Jayse, for a bit more research and history, there is a good article on the BYO website called "Old-World Alt". It's an interesting read.

Good luck with the brew - it's been on my "to brew" list for quite sometime - i just keep getting way-layed by hoppy American styles  

- Snow


----------



## jayse (17/9/04)

Pedro said:


> jayse said:
> 
> 
> > No comment on the 'outbrew pedro' comment of mine pedro?
> ...


 Or should that read your not ready to 'publically' admit to being challanged by my brewing.   


Thanx for the heads up on the online article snow i don't think i have read that before.

Iam going with some weyerman munich II now in a similar recipe to pedro's there.
I hardly ever use tettnanger though and aren't gunna buy a 100g lot at top dollar for it though. Anyone with 100g or so to swap for somthing else i have would be good.
I'll swap you for half a kilo of POR :blink: :blink: :blink: maybe not that but if anyone wants to swap some cascade i have a pallet full of that.  

Anyway iam still happy with my idea of using northern brewer.

Snow its been 10 brews at least since i have done a APA as i have been putting down a lot of different styles lately like munich dunkel, rauchbier, oktoberfest, munich helles and weeheavy. These brews were all the first go at these styles.
The next APA will be a mighty big 80litre batch which should keep me in APA for at least a week or two.  :chug: :chug: 


Cheers Jayse


----------



## Snow (17/9/04)

That's what I like about you, Jayse, is that you're prepared to have a go at anything, and put in a good bit of research to give it your best shot. That's pretty much my brewing style - so much so that I haven't brewed the same beer twice in over 2 years, let alone have a standard "house brew" like a lot of people seem to have.

- Snow


----------



## jayse (17/9/04)

Thanx snow, i do still have a little way to go to with my pale european lagers as they are not quite how i would like them, although i do think they stack up with some others i have tried they are still not unreal, just average. Iam not really a fan of these styles anyway but i know once i get the flavours iam after out of them iam sure i'll soon convert a bit more.
I have been using herbrucker in them lately and to be honest i don't really like that hop much as it reminds me of premo aussie swill which tastes to me a bit like a mega swill thats been out in the sun for too long. 
I guess the word iam after is a bit to sharp and almost harsh for my tastes.

Iam enjoying making different styles and thought oneday i may grow out of the cascade phase but that hasn't happened yet, i still love APA.

Fav brews so far this year have been scottish, american brown and robust porter and the insane demon ale.
All of which didn't do aswell a hoped in the comp but they were poured straight into the bottles from the keg and sat on a shop floor for two weeks than transported all over town, anyway thats my excuse why they didn't do aswell as hoped. Maybe if i had of done it properly i would have got another 5 points for each beer which would have seen me do very well indeed.

__Data records__
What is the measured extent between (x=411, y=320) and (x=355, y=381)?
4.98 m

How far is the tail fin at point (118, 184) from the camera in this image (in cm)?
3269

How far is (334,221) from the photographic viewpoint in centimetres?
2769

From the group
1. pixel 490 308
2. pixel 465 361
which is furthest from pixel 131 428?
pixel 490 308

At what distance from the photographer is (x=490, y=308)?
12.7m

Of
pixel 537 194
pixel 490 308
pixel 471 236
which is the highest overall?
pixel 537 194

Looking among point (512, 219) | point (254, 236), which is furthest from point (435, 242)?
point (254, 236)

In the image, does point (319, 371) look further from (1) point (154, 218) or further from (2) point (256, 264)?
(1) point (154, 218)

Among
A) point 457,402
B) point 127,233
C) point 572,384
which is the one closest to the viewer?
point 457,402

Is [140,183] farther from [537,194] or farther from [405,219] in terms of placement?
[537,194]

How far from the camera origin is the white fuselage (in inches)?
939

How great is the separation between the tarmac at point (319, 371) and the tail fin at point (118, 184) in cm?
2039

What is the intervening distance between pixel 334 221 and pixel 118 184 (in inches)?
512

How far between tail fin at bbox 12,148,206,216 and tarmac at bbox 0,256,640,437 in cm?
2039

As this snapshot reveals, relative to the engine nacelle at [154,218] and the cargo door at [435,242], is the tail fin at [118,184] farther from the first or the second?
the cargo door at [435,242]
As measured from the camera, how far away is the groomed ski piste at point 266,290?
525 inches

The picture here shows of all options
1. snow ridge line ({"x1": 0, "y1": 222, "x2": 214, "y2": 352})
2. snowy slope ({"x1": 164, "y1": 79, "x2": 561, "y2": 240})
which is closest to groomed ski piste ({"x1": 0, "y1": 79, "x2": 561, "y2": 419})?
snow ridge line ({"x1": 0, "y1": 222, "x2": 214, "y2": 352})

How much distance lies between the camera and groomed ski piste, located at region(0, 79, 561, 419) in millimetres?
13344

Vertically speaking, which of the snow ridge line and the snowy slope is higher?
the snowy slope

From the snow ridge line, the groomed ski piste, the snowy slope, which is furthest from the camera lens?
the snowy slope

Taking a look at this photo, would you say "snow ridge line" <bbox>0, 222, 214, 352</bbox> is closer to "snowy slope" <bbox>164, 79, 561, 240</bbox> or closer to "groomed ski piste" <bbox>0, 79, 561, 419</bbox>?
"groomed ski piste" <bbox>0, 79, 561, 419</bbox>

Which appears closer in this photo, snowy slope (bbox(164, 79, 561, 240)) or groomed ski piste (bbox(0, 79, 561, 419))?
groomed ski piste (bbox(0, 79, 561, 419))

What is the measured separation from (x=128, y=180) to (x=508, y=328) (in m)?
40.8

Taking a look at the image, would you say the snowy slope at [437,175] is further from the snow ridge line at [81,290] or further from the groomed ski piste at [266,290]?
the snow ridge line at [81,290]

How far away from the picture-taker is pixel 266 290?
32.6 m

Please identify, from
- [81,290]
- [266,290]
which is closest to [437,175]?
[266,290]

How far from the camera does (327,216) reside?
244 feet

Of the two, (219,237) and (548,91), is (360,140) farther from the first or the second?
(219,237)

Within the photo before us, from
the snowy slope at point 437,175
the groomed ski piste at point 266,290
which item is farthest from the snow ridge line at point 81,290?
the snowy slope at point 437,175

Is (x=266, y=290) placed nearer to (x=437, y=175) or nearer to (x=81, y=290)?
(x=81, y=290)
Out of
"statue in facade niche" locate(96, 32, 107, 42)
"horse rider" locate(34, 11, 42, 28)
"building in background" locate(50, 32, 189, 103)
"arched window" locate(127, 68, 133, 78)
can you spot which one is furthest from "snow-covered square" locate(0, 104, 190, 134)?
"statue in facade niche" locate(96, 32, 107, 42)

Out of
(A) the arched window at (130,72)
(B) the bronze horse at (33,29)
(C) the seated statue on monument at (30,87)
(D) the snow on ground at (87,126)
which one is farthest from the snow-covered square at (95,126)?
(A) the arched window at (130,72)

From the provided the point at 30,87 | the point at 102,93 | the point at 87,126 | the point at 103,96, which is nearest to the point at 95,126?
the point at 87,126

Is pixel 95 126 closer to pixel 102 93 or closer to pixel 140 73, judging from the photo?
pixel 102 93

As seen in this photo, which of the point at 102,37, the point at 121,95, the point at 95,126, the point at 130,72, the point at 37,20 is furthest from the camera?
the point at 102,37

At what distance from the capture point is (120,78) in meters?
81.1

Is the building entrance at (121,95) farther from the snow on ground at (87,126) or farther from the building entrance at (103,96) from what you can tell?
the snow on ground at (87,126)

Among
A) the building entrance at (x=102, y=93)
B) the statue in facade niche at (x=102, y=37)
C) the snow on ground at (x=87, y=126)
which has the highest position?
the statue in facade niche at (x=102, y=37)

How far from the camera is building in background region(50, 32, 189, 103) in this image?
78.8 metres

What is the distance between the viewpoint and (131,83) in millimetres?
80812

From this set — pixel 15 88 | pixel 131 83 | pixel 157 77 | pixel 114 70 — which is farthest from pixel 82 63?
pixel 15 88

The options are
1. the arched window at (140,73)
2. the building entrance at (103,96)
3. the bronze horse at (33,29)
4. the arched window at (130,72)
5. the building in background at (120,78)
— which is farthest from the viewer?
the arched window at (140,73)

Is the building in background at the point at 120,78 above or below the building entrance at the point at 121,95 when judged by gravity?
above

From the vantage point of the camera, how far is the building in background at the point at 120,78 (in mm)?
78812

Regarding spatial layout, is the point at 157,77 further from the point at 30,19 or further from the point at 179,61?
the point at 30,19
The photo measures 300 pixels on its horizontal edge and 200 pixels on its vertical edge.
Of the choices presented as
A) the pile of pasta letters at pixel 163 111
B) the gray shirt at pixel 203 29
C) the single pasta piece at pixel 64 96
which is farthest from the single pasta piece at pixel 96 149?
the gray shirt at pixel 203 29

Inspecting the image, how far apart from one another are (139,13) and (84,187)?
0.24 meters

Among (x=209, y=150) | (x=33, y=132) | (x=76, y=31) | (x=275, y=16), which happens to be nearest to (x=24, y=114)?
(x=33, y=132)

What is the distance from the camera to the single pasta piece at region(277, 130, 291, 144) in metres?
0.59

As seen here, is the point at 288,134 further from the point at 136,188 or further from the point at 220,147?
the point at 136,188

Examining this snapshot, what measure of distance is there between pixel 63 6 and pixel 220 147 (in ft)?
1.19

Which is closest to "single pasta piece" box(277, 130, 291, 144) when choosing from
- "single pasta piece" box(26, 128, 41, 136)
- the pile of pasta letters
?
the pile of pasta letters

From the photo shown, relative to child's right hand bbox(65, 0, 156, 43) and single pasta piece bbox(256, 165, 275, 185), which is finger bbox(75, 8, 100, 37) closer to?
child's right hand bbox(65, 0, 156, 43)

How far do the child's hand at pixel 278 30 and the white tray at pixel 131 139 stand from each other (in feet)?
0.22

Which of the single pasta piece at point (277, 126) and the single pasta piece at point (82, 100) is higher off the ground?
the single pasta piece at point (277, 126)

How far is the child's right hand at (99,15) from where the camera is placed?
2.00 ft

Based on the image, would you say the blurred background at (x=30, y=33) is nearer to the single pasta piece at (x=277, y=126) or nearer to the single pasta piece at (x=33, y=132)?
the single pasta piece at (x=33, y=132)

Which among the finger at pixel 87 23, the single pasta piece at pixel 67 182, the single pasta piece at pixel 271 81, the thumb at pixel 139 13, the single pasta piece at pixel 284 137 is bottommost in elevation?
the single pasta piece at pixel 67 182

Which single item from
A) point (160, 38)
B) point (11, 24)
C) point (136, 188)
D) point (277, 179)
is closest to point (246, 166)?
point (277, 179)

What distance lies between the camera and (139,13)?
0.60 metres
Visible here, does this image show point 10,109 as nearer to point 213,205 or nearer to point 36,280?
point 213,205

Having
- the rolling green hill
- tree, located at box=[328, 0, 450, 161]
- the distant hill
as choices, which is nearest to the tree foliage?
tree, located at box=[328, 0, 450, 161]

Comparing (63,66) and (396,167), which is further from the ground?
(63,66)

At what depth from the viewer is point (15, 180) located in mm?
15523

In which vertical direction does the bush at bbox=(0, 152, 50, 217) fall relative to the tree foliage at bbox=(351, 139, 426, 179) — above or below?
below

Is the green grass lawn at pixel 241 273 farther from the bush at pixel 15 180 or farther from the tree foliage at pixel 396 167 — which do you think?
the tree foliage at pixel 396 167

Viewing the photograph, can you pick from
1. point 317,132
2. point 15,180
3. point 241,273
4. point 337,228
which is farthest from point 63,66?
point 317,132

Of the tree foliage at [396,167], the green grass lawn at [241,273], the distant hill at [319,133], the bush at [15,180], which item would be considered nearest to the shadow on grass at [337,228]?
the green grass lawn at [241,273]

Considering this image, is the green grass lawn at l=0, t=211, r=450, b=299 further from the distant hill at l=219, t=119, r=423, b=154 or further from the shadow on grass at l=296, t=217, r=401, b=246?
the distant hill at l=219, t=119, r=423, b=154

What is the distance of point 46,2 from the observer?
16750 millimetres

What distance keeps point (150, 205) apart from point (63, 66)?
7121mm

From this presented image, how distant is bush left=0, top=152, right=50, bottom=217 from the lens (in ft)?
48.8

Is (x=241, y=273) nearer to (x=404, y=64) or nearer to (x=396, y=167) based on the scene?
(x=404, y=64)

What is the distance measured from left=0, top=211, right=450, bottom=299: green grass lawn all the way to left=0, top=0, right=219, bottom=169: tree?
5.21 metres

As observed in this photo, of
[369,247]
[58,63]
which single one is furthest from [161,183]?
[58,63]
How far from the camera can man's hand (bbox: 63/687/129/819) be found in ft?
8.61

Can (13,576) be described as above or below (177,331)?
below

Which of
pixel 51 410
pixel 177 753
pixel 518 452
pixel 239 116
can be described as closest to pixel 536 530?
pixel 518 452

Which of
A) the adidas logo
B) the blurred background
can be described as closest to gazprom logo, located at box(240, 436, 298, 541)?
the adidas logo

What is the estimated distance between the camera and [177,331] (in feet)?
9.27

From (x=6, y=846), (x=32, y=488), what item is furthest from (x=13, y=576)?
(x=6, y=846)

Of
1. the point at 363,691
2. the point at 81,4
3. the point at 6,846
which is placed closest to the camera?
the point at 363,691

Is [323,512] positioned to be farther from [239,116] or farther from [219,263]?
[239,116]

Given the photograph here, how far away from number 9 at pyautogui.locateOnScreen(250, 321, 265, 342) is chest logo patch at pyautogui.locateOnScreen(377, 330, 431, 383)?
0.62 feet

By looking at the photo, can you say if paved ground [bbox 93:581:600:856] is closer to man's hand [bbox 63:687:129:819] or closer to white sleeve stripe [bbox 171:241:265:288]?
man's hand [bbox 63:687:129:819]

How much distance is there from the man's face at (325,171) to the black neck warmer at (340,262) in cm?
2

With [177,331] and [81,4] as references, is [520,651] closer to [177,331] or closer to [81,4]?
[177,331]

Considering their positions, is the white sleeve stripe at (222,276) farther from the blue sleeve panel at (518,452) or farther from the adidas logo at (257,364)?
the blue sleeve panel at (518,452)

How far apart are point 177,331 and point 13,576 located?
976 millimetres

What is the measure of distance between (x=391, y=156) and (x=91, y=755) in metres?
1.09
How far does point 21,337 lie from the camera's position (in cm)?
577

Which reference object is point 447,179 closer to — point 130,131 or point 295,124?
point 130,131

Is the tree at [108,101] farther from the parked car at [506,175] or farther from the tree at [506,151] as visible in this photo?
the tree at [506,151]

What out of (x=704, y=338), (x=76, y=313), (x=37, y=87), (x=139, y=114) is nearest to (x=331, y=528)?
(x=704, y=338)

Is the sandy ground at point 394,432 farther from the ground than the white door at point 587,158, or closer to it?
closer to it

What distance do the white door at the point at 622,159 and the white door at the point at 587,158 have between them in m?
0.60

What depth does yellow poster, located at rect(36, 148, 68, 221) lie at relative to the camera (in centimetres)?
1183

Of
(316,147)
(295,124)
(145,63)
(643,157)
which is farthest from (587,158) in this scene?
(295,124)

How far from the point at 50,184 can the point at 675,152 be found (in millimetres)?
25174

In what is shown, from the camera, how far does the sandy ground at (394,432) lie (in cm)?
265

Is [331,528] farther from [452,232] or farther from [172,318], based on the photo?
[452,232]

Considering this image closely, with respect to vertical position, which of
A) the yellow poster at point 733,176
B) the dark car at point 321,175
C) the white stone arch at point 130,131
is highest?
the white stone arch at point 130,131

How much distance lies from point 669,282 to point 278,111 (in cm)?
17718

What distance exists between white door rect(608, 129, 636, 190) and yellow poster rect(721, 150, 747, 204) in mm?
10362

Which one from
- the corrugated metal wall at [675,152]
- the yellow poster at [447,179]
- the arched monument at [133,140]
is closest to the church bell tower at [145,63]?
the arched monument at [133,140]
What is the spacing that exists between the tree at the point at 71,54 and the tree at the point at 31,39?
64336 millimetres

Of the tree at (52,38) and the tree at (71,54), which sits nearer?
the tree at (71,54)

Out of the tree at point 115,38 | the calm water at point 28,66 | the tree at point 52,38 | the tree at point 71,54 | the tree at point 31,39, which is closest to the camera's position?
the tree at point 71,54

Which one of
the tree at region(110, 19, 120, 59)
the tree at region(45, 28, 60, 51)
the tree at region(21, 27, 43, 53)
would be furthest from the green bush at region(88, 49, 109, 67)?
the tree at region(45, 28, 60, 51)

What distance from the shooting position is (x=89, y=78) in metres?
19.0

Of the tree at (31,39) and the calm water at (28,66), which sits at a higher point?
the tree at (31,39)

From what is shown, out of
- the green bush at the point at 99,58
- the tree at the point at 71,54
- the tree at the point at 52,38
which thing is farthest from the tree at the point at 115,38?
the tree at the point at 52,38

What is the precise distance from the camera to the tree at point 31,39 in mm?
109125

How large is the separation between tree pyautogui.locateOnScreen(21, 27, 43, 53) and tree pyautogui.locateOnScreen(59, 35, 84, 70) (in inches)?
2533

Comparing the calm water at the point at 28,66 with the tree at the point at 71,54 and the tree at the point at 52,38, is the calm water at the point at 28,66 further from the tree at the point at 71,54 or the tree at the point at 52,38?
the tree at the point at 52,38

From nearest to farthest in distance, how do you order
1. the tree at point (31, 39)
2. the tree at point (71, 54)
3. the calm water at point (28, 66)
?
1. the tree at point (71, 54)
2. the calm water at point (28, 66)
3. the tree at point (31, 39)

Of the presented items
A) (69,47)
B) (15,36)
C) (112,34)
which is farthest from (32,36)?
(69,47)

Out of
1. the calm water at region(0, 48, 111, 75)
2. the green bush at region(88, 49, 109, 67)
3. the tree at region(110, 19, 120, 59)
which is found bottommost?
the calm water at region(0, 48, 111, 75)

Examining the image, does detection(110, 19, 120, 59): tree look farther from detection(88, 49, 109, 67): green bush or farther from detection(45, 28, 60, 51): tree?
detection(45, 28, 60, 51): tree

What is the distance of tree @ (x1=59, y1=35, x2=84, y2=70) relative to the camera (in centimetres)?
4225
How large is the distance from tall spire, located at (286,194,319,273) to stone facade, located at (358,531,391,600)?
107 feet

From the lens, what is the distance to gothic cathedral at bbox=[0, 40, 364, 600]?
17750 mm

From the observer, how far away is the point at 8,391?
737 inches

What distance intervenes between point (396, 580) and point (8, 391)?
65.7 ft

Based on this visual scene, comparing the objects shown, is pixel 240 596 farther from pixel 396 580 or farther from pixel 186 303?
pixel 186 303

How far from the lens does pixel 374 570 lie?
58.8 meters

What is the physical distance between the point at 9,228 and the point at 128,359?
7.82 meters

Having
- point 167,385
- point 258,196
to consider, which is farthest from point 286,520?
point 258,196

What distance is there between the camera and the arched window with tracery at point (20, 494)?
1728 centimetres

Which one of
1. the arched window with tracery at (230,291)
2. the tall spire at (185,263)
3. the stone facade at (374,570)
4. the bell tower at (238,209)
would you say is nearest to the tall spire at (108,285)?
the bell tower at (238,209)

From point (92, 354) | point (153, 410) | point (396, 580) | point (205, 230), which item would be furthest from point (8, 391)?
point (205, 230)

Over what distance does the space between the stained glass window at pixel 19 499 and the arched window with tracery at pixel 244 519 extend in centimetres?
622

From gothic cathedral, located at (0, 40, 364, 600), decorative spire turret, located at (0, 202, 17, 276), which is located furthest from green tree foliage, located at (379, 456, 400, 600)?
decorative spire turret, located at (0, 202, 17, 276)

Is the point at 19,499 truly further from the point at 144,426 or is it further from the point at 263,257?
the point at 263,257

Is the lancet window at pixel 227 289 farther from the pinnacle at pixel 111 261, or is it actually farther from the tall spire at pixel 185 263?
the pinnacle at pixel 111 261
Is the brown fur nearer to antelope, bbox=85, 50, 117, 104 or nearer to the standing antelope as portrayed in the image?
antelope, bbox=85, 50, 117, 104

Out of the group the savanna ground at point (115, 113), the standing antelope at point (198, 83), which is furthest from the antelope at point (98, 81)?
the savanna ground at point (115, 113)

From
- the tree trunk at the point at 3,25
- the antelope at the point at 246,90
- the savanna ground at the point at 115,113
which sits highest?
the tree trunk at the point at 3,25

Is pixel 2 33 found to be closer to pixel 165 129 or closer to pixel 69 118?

__Exercises to complete__
• a. In one to three sentences, explain what the brewing thread gives as the reason jayse's favorite brews did not do as well as hoped in the competition.
• b. Rewrite the part of the brewing thread from "## Snow (17/9/04)" up to and including "seem to have.", changing "research" to "study".

__Results in order__
• a. The beers were poured straight from the keg into bottles, then sat on a shop floor for two weeks before being transported all over town. jayse offers this handling as the excuse for the lower results and suggests that doing it properly might have earned about 5 more points per beer.

• b.
## Snow (17/9/04)

That's what I like about you, Jayse, is that you're prepared to have a go at anything, and put in a good bit of study to give it your best shot. That's pretty much my brewing style - so much so that I haven't brewed the same beer twice in over 2 years, let alone have a standard "house brew" like a lot of people seem to have.